Architecture Overview — For Tech Leaders

The Mental Model in One Sentence

An AI agent is a stateless text predictor surrounded by a host application that gives it eyes, hands, and memory.

The model itself — Claude, GPT, Gemini — is a function: text in, text out. Everything it can perceive (read files, query databases) and affect (write code, create tickets) comes from three layers built around it. Understanding these layers is how you evaluate, scope, and govern AI agent deployments.

The Three Layers

1. Tools — What the Agent Can Do

Tools are the actions an AI agent can request. The critical word is request — the model never executes anything directly. It proposes an action (in structured JSON), and the host application decides whether to execute it.

Why this matters for you:

You control the blast radius. Expose a read-only database tool and the agent can query but never modify. Expose a write tool and it can. The tool set IS the permission model.
Audit is built in. Every action the model wants to take is a structured request you can log, review, and gate.
The model can recover from failures. If a tool returns an error, the model reasons about alternatives — retry, ask the user, try a different approach. This isn’t scripted fallback logic; it’s adaptive.

2. Skills — What the Agent Knows (On Demand)

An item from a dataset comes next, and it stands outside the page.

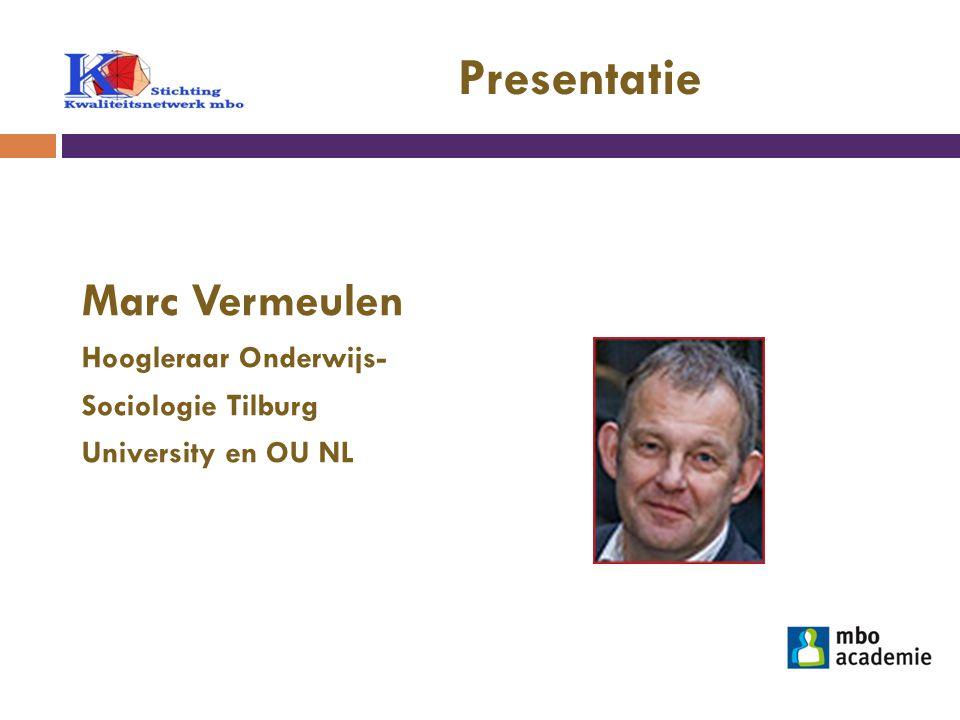 Presentatie Marc Vermeulen Hoogleraar Onderwijs- Sociologie Tilburg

Skills are expert knowledge files loaded into the model’s context right before a specific task. Think of them as surgical reference cards — the agent doesn’t memorize every procedure, it loads the right protocol before operating.

Why this matters for you:

Institutional knowledge becomes portable. Team conventions, API best practices, deployment runbooks — encoded as files, version-controlled, loaded automatically.
Context window is a finite resource. Skills compete with conversation history for space. Loading everything all the time wastes budget. Just-in-time loading is the architecture.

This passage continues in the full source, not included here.